Here's the source code, header first.

class Timer
    {
public:
    Timer();
    void SetDuration(unsigned long duration);
    bool Expired();
    unsigned long Elapsed();
    unsigned long Remaining();
    void Repeat();
    bool Enabled();
    void Stop();
private:
    unsigned long startedAt;
    unsigned long interval;
    };

...and the implementation...

#include "Timer.h"

Timer::Timer()
    {
    startedAt = 0;
    interval = 0;
    }

/*
 * Sets the timer interval and establishes the reference datum as the instant when this method was called.
 */
void Timer::SetDuration(unsigned long duration)
    {
    startedAt = millis();
    interval = duration;
    }

unsigned long Timer::Elapsed()
    {
    if (!Enabled())
        return 0UL;
    unsigned long elapsed = millis() - startedAt;
    return elapsed;
    }

unsigned long Timer::Remaining()
{
    return interval - Elapsed();
}

bool Timer::Expired()
    {
    return Enabled() ? Elapsed() >= interval : false;
    }

/*
 * Repeats the timer interval but does not reset the reference datum.
 * This should be used when repeatedly timing the same interval, and it is
 * intended that the intervals be consistent _on average_.
 */
void Timer::Repeat()
    {
    startedAt += interval;
    }

bool Timer::Enabled()
{
    return interval > 0;
}

void Timer::Stop()
{
    interval = 0;
}

Now my problem is this. My sketch gets to a certain point then crashes (re-runs from the start). The behaviour seems a lot like an odd stack corruption that's causing the code to branch to Oblivion. I've spent several hours doing a binary-chop on the code to narrow down the cause (it's a big sketch) and much to my surprise, the culprit appears to be the Repeat() method in my timer class. I use it in just one place in my code. When I call the Repeat() method, it crashes my sketch; If I don't call Repeat() but instead call SetDuration(n), the program doesn't crash and everything is fine. I've tried this in two different sketches with consistent results.

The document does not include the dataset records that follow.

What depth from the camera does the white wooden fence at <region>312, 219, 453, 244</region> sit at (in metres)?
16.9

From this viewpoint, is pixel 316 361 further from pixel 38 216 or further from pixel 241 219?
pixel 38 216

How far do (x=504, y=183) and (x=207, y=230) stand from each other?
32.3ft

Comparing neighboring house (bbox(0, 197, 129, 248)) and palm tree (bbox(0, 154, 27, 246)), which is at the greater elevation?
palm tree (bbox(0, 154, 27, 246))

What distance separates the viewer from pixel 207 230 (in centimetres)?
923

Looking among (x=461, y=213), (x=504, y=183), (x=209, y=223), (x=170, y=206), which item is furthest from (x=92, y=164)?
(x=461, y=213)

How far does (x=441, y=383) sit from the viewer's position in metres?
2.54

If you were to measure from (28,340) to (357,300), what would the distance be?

I've got spots before my eyes from trying to understand what's happening here. I'm a C# programmer most of the time although I'm not completely new to C and C++, but I've made dumb mistakes in Arduino code before. Repeat() could hardly be simpler or safer code - but is it? Is there anything wrong with my code that I'm just not seeing?

UPDATE: Stack Overflow effect (where you see the solution yourself as soon as you post a question) has kicked in and I've solved it. My implementation of Repeat() was moving startedAt ahead of millis() giving a negative amount of elapsed time (which in unsigned math means a very large positive amount of elapsed time). This was causing immediate time-out of the timer and causing the sketch to think the sky was falling in. So not a memory corruption, just some poorly implemented unsigned math.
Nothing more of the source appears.